Andre Cole is scheduled to die Tuesday for fatally stabbing a man in 1998.

(Photo: Missouri Department of Corrections via AP)

ST. LOUIS (AP) — The brother of a Missouri inmate facing execution says the killing that landed his sibling on death row was out of character, a sudden act of passion that doesn't merit a lethal injection as punishment.

Andre Cole, who is scheduled to die Tuesday for fatally stabbing a man in 1998 in a fit of anger over having to pay child support, would be the third Missouri inmate executed this year.

"It was a one-time thing," said Cole's brother, DeAngelo Cole, 38, of Las Vegas. "He didn't have a history of that kind of behavior."

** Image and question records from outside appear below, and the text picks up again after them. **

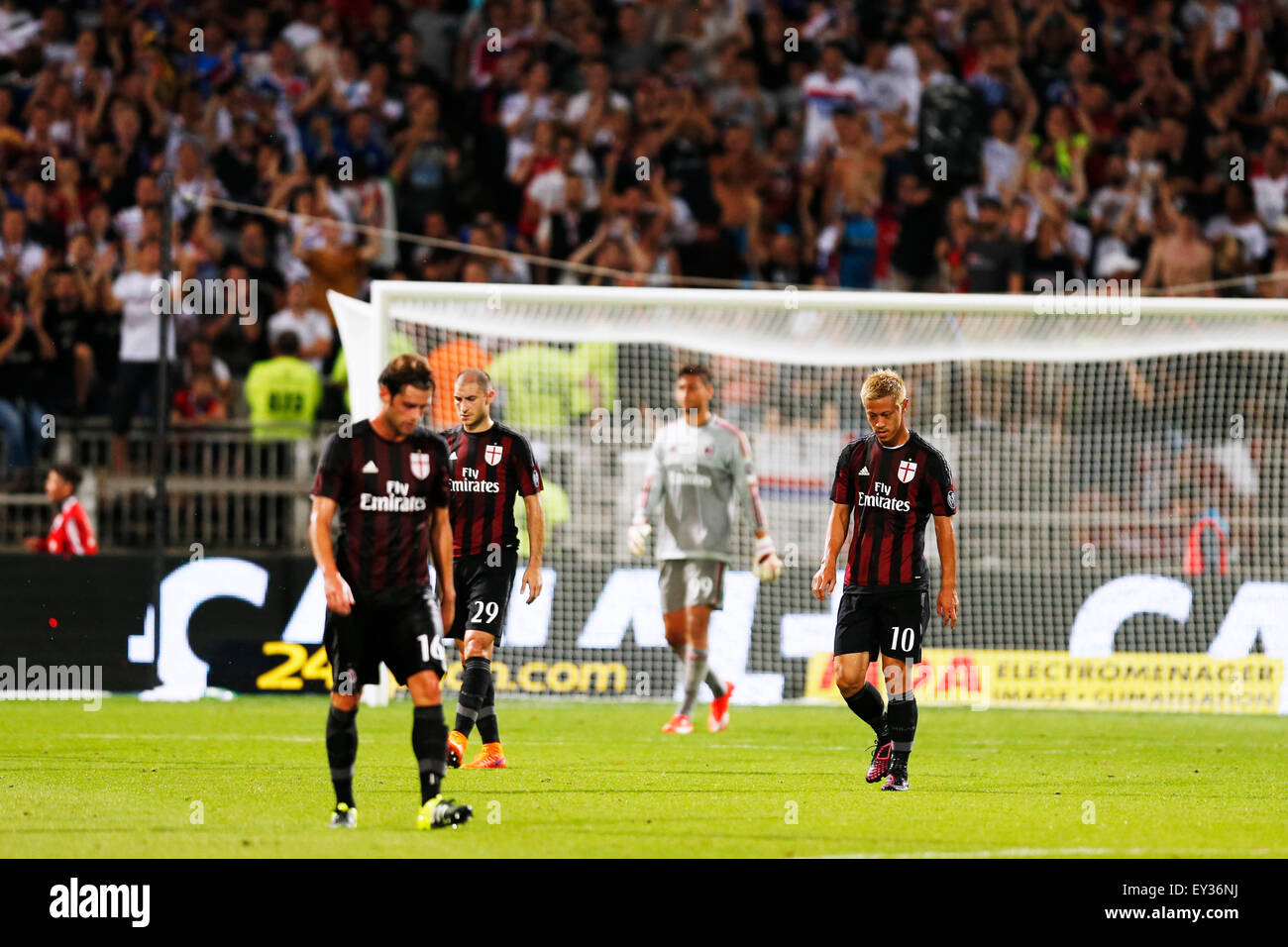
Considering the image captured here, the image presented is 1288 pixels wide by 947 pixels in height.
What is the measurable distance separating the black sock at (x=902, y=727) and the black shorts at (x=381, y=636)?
280 centimetres

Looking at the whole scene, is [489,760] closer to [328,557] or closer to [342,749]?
[342,749]

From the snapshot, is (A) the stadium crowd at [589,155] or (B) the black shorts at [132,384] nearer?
(B) the black shorts at [132,384]

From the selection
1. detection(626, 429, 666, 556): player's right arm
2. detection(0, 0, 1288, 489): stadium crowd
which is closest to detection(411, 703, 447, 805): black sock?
detection(626, 429, 666, 556): player's right arm

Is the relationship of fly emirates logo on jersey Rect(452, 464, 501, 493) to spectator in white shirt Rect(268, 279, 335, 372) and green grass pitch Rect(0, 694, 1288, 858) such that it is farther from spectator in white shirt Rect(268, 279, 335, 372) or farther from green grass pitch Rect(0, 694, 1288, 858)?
spectator in white shirt Rect(268, 279, 335, 372)

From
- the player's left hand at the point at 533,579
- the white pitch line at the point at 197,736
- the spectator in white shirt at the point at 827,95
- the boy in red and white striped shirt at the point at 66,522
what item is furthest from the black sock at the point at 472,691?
the spectator in white shirt at the point at 827,95

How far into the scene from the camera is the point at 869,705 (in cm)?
1017

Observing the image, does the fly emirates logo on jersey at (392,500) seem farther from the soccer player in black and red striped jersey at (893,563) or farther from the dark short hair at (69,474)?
the dark short hair at (69,474)

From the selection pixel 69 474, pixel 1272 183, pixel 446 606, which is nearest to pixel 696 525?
pixel 446 606

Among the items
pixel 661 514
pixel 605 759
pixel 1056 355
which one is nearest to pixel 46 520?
pixel 661 514

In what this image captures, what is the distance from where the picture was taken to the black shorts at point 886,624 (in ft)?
32.0

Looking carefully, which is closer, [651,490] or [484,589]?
[484,589]

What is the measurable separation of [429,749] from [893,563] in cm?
296

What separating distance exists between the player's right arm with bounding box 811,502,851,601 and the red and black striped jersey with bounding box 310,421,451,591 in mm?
2755

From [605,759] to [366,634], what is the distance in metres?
3.56
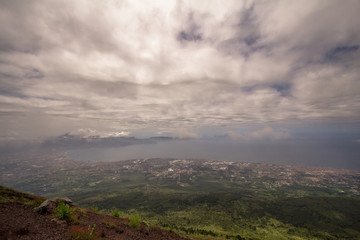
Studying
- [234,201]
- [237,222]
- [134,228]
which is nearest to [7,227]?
[134,228]

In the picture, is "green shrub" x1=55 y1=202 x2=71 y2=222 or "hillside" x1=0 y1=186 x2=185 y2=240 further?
"green shrub" x1=55 y1=202 x2=71 y2=222

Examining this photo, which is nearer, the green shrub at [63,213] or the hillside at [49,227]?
the hillside at [49,227]

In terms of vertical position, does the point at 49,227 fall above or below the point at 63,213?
below

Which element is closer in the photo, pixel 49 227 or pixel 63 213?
pixel 49 227

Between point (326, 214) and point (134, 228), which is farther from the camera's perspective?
point (326, 214)

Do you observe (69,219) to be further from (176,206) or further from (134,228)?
(176,206)

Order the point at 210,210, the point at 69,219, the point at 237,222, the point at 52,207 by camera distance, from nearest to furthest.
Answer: the point at 69,219, the point at 52,207, the point at 237,222, the point at 210,210

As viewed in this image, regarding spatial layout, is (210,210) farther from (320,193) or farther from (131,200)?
(320,193)

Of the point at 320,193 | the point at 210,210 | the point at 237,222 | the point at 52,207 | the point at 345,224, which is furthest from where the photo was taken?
the point at 320,193

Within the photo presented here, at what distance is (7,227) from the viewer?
10641 millimetres

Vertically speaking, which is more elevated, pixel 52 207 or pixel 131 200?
pixel 52 207

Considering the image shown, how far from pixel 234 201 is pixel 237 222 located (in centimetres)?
4368

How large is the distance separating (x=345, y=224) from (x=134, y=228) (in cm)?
15644

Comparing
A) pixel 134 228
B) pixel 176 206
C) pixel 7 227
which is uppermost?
pixel 7 227
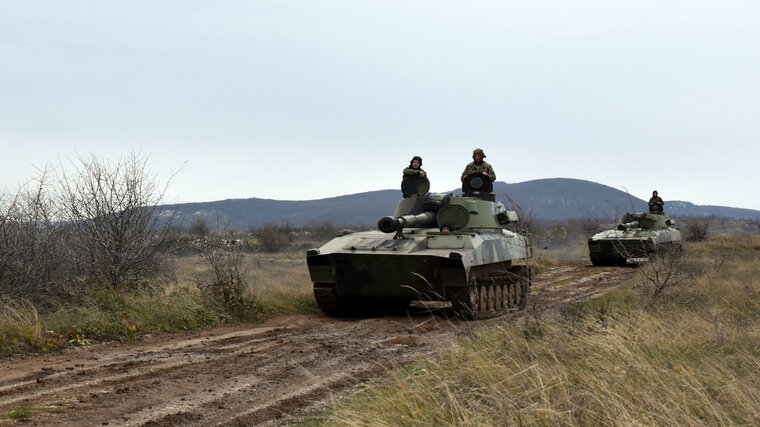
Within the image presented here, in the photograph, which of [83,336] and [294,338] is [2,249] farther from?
[294,338]

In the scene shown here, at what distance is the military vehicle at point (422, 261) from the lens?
11102mm

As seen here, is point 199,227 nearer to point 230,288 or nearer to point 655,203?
point 230,288

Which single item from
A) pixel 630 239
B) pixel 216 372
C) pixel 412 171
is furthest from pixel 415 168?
pixel 630 239

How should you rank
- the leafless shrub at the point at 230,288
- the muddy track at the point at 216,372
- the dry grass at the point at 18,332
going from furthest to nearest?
the leafless shrub at the point at 230,288 → the dry grass at the point at 18,332 → the muddy track at the point at 216,372

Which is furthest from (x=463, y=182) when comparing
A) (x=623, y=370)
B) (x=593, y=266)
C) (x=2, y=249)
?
(x=593, y=266)

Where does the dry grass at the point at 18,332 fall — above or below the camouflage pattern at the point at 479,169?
below

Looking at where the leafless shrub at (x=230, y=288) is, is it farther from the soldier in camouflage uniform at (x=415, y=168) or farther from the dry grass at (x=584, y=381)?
the dry grass at (x=584, y=381)

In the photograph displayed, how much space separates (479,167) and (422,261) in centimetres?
393

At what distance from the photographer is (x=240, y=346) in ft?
29.4

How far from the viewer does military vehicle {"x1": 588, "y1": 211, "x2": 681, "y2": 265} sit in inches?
922

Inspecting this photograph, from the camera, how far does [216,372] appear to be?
23.8ft

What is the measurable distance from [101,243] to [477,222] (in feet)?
22.1

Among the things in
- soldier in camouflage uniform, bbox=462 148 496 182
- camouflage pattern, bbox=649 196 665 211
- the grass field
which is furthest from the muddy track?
camouflage pattern, bbox=649 196 665 211

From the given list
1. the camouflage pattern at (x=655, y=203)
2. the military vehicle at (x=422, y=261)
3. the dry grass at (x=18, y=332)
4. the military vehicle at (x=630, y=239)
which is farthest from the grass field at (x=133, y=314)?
the camouflage pattern at (x=655, y=203)
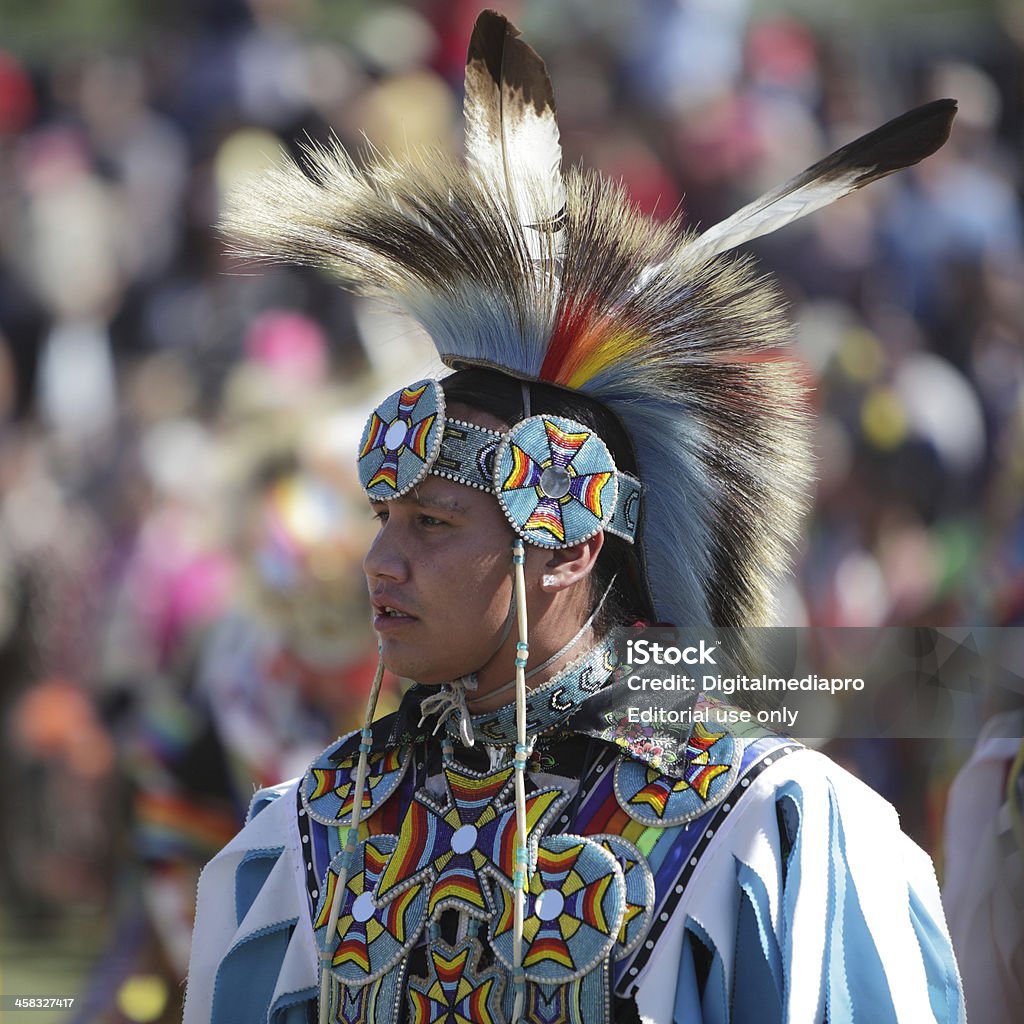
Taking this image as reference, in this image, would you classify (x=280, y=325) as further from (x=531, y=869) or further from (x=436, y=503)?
(x=531, y=869)

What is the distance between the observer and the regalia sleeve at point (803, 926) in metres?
1.67

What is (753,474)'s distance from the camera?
2021 mm

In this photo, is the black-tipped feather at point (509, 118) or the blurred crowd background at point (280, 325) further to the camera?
the blurred crowd background at point (280, 325)

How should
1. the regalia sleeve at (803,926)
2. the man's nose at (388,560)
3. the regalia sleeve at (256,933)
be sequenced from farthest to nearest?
the regalia sleeve at (256,933) → the man's nose at (388,560) → the regalia sleeve at (803,926)

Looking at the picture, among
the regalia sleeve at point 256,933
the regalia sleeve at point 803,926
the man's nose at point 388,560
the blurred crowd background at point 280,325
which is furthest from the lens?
the blurred crowd background at point 280,325

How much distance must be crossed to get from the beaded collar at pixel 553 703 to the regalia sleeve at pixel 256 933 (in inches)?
13.7

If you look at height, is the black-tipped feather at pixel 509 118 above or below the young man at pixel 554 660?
above

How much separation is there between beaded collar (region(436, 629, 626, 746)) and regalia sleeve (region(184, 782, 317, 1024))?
35 cm

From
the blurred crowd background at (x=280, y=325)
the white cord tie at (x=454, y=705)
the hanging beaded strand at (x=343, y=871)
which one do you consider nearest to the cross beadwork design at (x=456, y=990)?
the hanging beaded strand at (x=343, y=871)

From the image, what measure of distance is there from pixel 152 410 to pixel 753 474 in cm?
333

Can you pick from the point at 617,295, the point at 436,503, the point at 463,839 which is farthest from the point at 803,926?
the point at 617,295

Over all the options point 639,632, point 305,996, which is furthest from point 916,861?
point 305,996

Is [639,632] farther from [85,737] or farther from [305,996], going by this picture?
[85,737]

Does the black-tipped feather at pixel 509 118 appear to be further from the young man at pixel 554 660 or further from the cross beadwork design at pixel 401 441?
the cross beadwork design at pixel 401 441
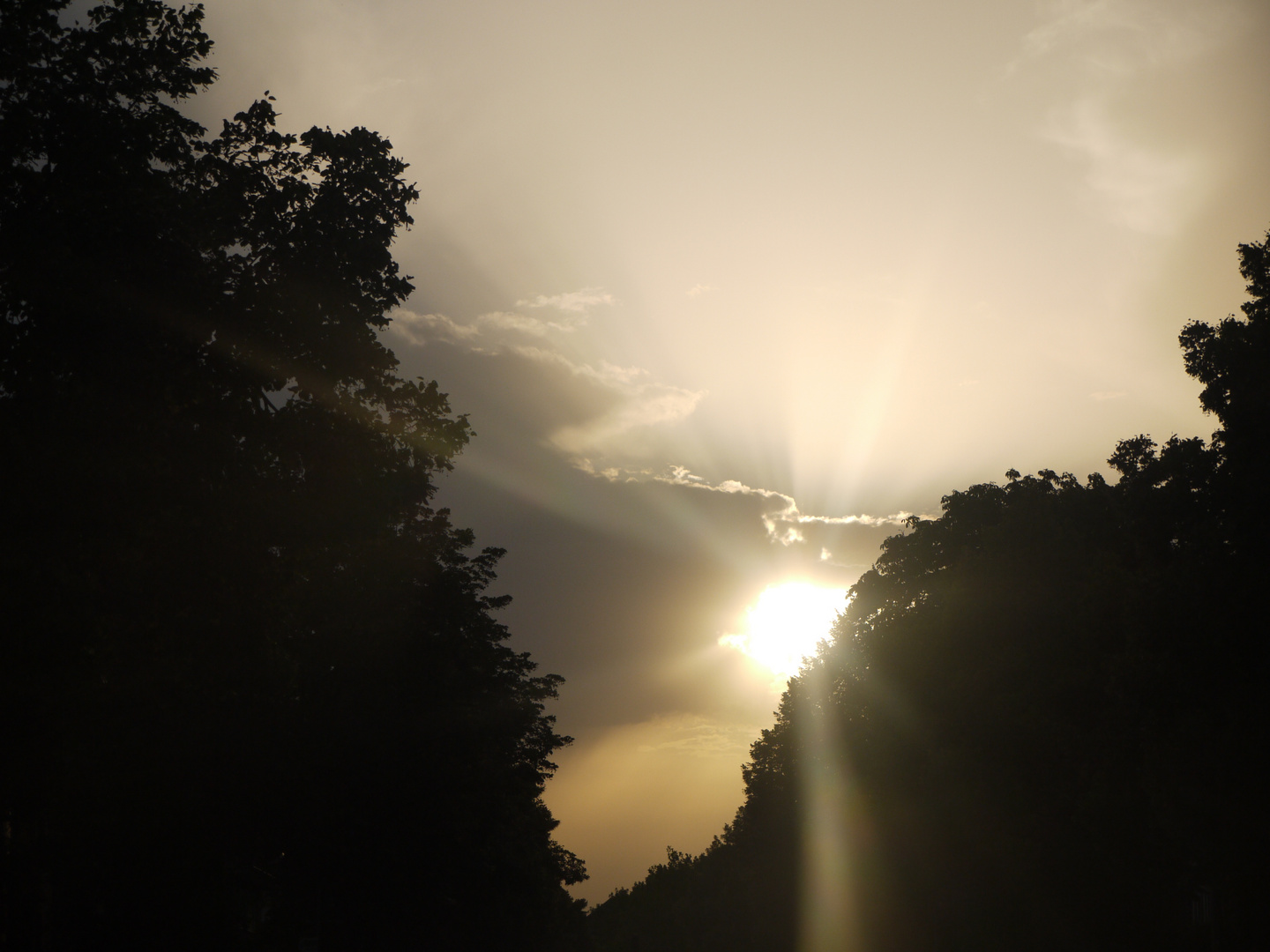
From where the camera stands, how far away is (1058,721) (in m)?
30.7

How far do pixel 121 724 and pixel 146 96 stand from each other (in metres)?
11.0

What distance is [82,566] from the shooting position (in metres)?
14.2

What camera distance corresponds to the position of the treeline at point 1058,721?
21203 millimetres

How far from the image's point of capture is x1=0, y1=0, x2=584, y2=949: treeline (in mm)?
14391

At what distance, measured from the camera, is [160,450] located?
15867mm

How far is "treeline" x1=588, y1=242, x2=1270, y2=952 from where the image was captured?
21.2m

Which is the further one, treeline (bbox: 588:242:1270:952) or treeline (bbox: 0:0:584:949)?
treeline (bbox: 588:242:1270:952)

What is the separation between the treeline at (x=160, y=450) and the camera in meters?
14.4

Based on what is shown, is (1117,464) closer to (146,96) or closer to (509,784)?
(509,784)

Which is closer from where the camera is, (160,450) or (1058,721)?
(160,450)

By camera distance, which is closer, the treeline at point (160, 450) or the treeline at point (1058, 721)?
the treeline at point (160, 450)

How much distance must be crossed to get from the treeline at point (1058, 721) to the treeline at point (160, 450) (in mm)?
16420

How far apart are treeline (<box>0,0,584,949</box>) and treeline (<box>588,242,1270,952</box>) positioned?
1642 centimetres

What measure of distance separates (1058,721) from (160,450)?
26.9 metres
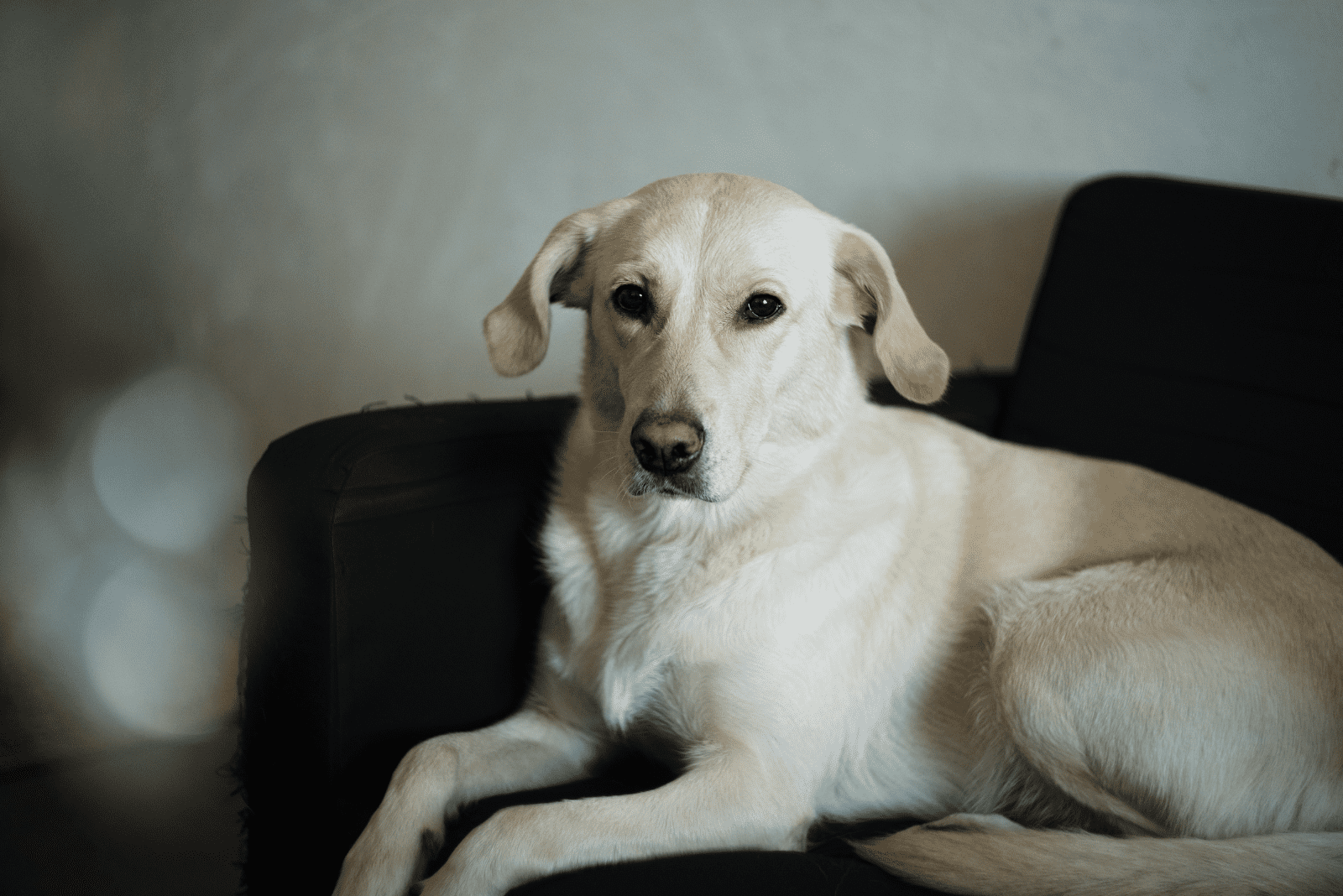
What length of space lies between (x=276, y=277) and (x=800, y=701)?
1942 mm

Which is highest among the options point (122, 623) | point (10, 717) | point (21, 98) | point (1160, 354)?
point (21, 98)

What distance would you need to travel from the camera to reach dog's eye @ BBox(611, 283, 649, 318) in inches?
55.4

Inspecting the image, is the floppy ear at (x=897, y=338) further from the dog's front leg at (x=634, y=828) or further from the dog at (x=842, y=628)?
the dog's front leg at (x=634, y=828)

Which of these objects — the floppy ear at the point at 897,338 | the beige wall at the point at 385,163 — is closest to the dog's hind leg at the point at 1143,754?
the floppy ear at the point at 897,338

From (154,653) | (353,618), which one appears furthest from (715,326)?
(154,653)

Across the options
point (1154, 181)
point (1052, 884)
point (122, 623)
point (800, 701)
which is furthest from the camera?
point (122, 623)

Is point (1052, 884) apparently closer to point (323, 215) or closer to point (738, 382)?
point (738, 382)

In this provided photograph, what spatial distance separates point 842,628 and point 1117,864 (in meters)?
0.50

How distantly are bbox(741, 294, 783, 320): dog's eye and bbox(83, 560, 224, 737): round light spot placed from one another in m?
2.13

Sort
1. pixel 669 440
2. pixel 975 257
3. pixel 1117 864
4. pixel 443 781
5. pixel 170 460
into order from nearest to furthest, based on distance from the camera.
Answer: pixel 1117 864 → pixel 669 440 → pixel 443 781 → pixel 170 460 → pixel 975 257

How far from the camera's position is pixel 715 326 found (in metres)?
1.37

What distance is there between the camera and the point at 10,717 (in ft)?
7.68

Three appeals are pending before the U.S. Supreme Court, including one that claims executing the 52-year-old Cole would be unconstitutional because he is mentally ill. Meanwhile, members of a coalition that includes Missourians for Alternatives to the Death Penalty, the NAACP, the American Civil Liberties Union and other organizations on Monday urged Gov. Jay Nixon to halt the execution and appoint a board of inquiry to examine concerns that there is racial bias in Missouri's jury selection process. Cole, who is black, was convicted and sentenced by an all-white jury.

"The criminal justice system in this country is unfair," said Jeffrey Mittman, executive director of the ACLU office in St. Louis. "It targets persons of color. It treats the African-American community differently."

A spokesman for Nixon said Monday that the clemency petition was under review.

Cole and his wife, Terri, divorced in 1995. The couple had two children and fought about visitation. Evidence showed that Andre Cole was upset that the government had ordered $3,000 in unpaid child support to be taken from his wages over the course of several paychecks.

The first deduction appeared on his Aug. 21, 1998, paycheck. Hours later, Cole forced his way into his ex-wife's St. Louis County home and was confronted by Anthony Curtis, who was visiting. Andre Cole stabbed Curtis and Terri Cole repeatedly. Curtis died, while Terri Cole survived.

Andre Cole fled the state but surrendered 33 days later. He claimed at trial that he did not bring a weapon into Terri Cole's house and that Curtis initiated the attack with a knife.

St. Louis County prosecutors removed three black potential jurors from the pool of candidates, Cole's supporters said. Mittman said one black man was removed because he was divorced, but a white juror was not removed even though he was paying child support — the alleged source of Cole's anger.

Another supporter, Jamala Rogers, said the racial unrest in the St. Louis County community of Ferguson after last summer's fatal police shooting of Michael Brown as well as the scathing Department of Justice report about Ferguson should send a signal that poor treatment of blacks, including those in the criminal justice system, will no longer be tolerated.

"All the scabs have been taken off. Ferguson did that," Rogers said. "For us to keep going with blinders on, it's not going to be healthy for us as a nation."

Cole's attorney, Joseph Luby, said Cole suffers from severe psychosis.

"He hears voices over the TV, over the prison intercom, everywhere," Luby said. "He believes that Gov. Nixon, St. Louis County prosecutor Bob McCulloch and others are giving him messages about his case."

The same point was raised before the Missouri Supreme Court, which ruled last week that Cole was competent for execution.

A spokesman for McCulloch did not respond to a message seeking comment.

Luby said concerns that blacks are being unfairly removed from St. Louis County jury pools goes beyond Cole's case.

"There have been quite a number of St. Louis County cases where we see African-American men sentenced to death by all-white juries, and it's just not the kind of thing that can be explained by randomness or chance," Luby said. "There's just been a repeated pattern."